## PROVIDED TEXT

□ □ □

Cassie Belek | Monday, April 28, 2008

Tina Fey and Amy Poehler are two women at the top of their comedy game. After serving as head writer for “Saturday Night Live,” writing “Mean Girls” and creating, writing, producing and starring in her own sitcom on NBC, “30 Rock,” Fey has gone farther than most women in comedy today. Meanwhile, Poehler has become the MVP of “Saturday Night Live” while co-anchoring “Weekend Update” and adding to her ever-expanding film and television resume.

The problem with being at the top is that raised expectations make it so much easier to fall. Fey and Poehler’s “Baby Mama,” does not fail completely, but it doesn’t live up to the quality of their other work either.

“Baby Mama” follows 37-year-old Kate Holbrook (Fey), a successful executive for a health food store chain who longs for a baby before it is too late for her to have one. Kate decides to go the route of artificial insemination through an anonymous sperm donor, but her fertility specialist (John Hodgman) doesn’t like her uterus. In other words, her “junk” has gone bad, forcing her to use a surrogate, who comes in the form of South Philly working girl Angie Ostrowiski (Poehler). When Angie breaks up with her boyfriend, Carl (Dax Shepard), she moves in with Kate, turning Fey and Poehler into the new “odd couple.”

There is no denying that Fey and Poehler are hilarious together. The two have known each other for 15 years and they have developed a chemistry that is as apparent in talk show interviews as it is in “Baby Mama.” The movie is at its best when the pair is allowed to have fun on screen, not only with each other but with the script as well. “Baby Mama” could use a little more improv, like in the scene of Kate and Angie singing along to Karaoke Revolution.

□ □ □

## SOURCE DATA
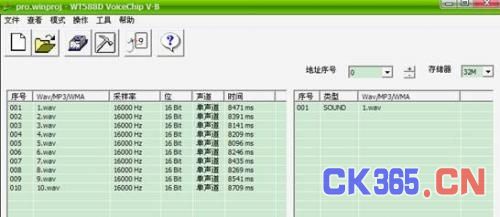 火车站语音报站音效的魅力与重要性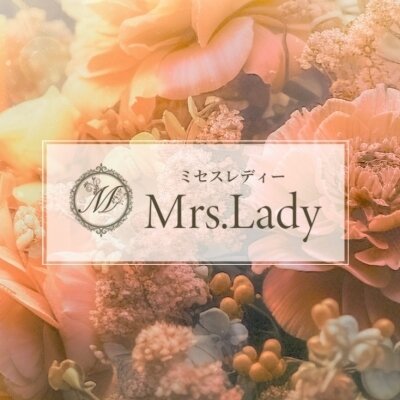 Mrs.Ladyのメッセージ用アイコン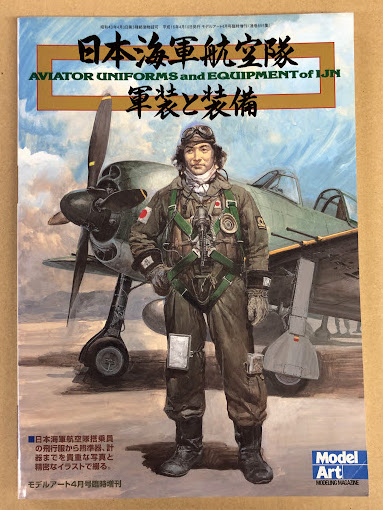 日本海軍航空隊 軍装と装備 (モデルアート 4月号臨時増刊) / 古本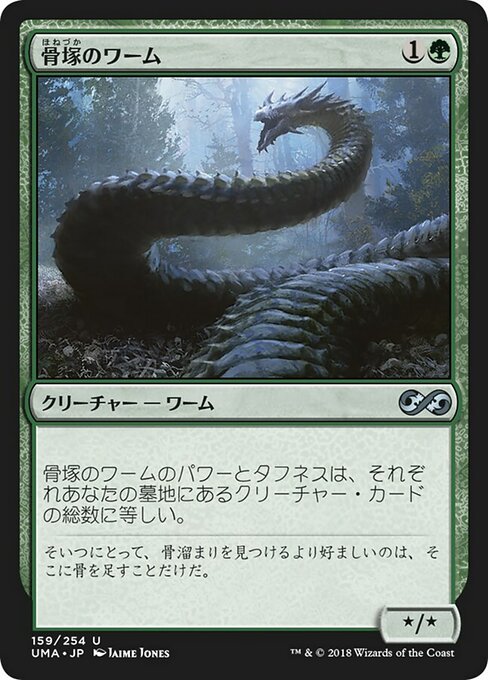 【JP】骨塚のワーム/Boneyard Wurm [UMA] 緑U No.159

□ □ □

## DIRECTIVE
Using the "Baby Mama" review, answer each question briefly.
(a) What "Saturday Night Live" segment does Poehler co-anchor?
(b) Which actor plays Kate's fertility specialist?
(c) For how many years have Fey and Poehler known each other?

## THE ANSWER
(a) "Weekend Update"
(b) John Hodgman
(c) 15 years